RECORDED DATA:

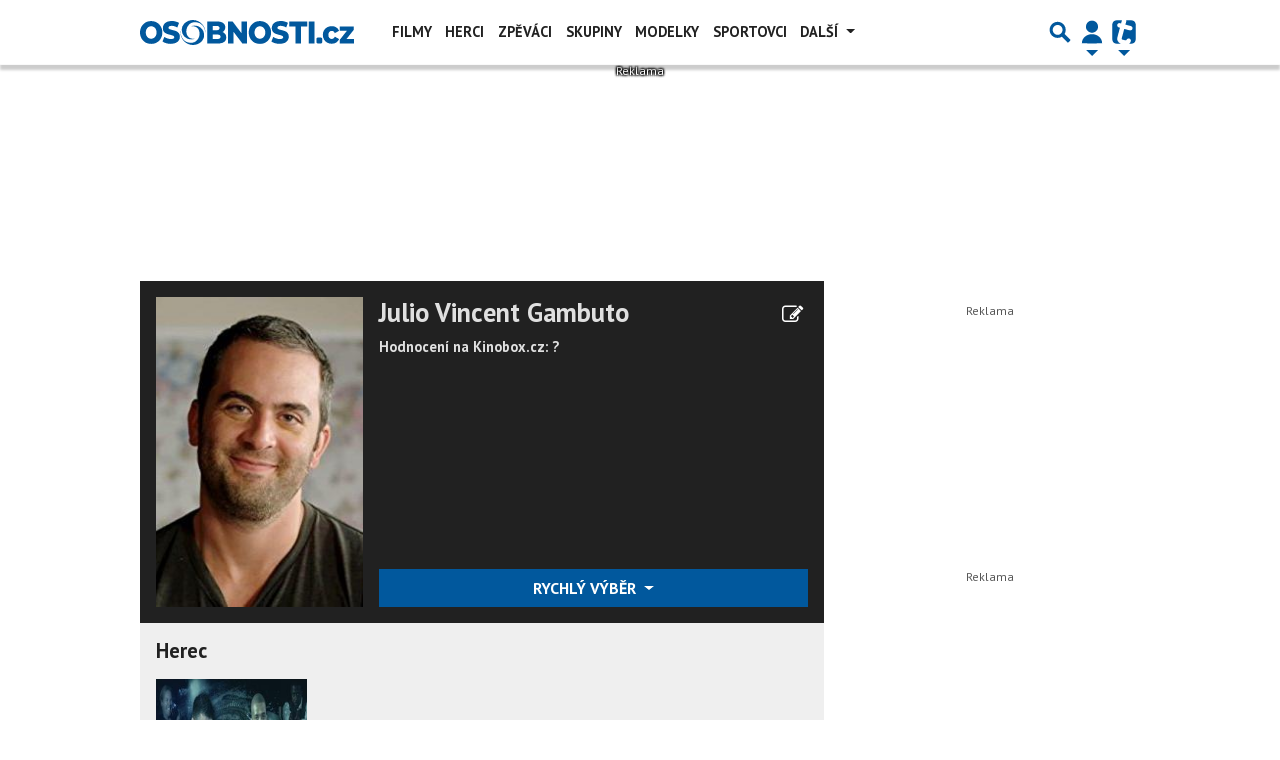

--- FILE ---
content_type: text/html; charset=utf-8
request_url: https://www.google.com/recaptcha/api2/aframe
body_size: 263
content:
<!DOCTYPE HTML><html><head><meta http-equiv="content-type" content="text/html; charset=UTF-8"></head><body><script nonce="aKT03ahsBCVAtGicGji_nQ">/** Anti-fraud and anti-abuse applications only. See google.com/recaptcha */ try{var clients={'sodar':'https://pagead2.googlesyndication.com/pagead/sodar?'};window.addEventListener("message",function(a){try{if(a.source===window.parent){var b=JSON.parse(a.data);var c=clients[b['id']];if(c){var d=document.createElement('img');d.src=c+b['params']+'&rc='+(localStorage.getItem("rc::a")?sessionStorage.getItem("rc::b"):"");window.document.body.appendChild(d);sessionStorage.setItem("rc::e",parseInt(sessionStorage.getItem("rc::e")||0)+1);localStorage.setItem("rc::h",'1770147015342');}}}catch(b){}});window.parent.postMessage("_grecaptcha_ready", "*");}catch(b){}</script></body></html>

--- FILE ---
content_type: application/javascript; charset=utf-8
request_url: https://fundingchoicesmessages.google.com/f/AGSKWxVCYtE4XEmTclM0k-42gdylXczTgvw1Nq_PuwIzS-Wd8o8jD06PZoECuDWCPkev_H1eXasAMo8KTwNNZa_vWlGLU8MlI2WIuIP-GdqJqhqnXQUKPlj8a1S3uAR3s4213WJwLqu79Fofg2_lSLIEhclsD6mEpNsywtFlEq86xyUhL4JJPsaIikMQ4ZNi/_/eros.htm-Ads_728x902./ttj?id=/ads_door./newAdfoxConfig.
body_size: -1284
content:
window['4a5756f6-607f-407b-919f-a3646b9af564'] = true;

EXERCISE REQUIREMENTS:
Please give again the lines above between the line holding "content_type: text/html; charset=utf-8" and the line holding "content_type: application/javascript; charset=utf-8", inclusive, exactly as they are and with nothing added.

TASK ANSWER:
content_type: text/html; charset=utf-8
request_url: https://www.google.com/recaptcha/api2/aframe
body_size: 263
content:
<!DOCTYPE HTML><html><head><meta http-equiv="content-type" content="text/html; charset=UTF-8"></head><body><script nonce="aKT03ahsBCVAtGicGji_nQ">/** Anti-fraud and anti-abuse applications only. See google.com/recaptcha */ try{var clients={'sodar':'https://pagead2.googlesyndication.com/pagead/sodar?'};window.addEventListener("message",function(a){try{if(a.source===window.parent){var b=JSON.parse(a.data);var c=clients[b['id']];if(c){var d=document.createElement('img');d.src=c+b['params']+'&rc='+(localStorage.getItem("rc::a")?sessionStorage.getItem("rc::b"):"");window.document.body.appendChild(d);sessionStorage.setItem("rc::e",parseInt(sessionStorage.getItem("rc::e")||0)+1);localStorage.setItem("rc::h",'1770147015342');}}}catch(b){}});window.parent.postMessage("_grecaptcha_ready", "*");}catch(b){}</script></body></html>

--- FILE ---
content_type: application/javascript; charset=utf-8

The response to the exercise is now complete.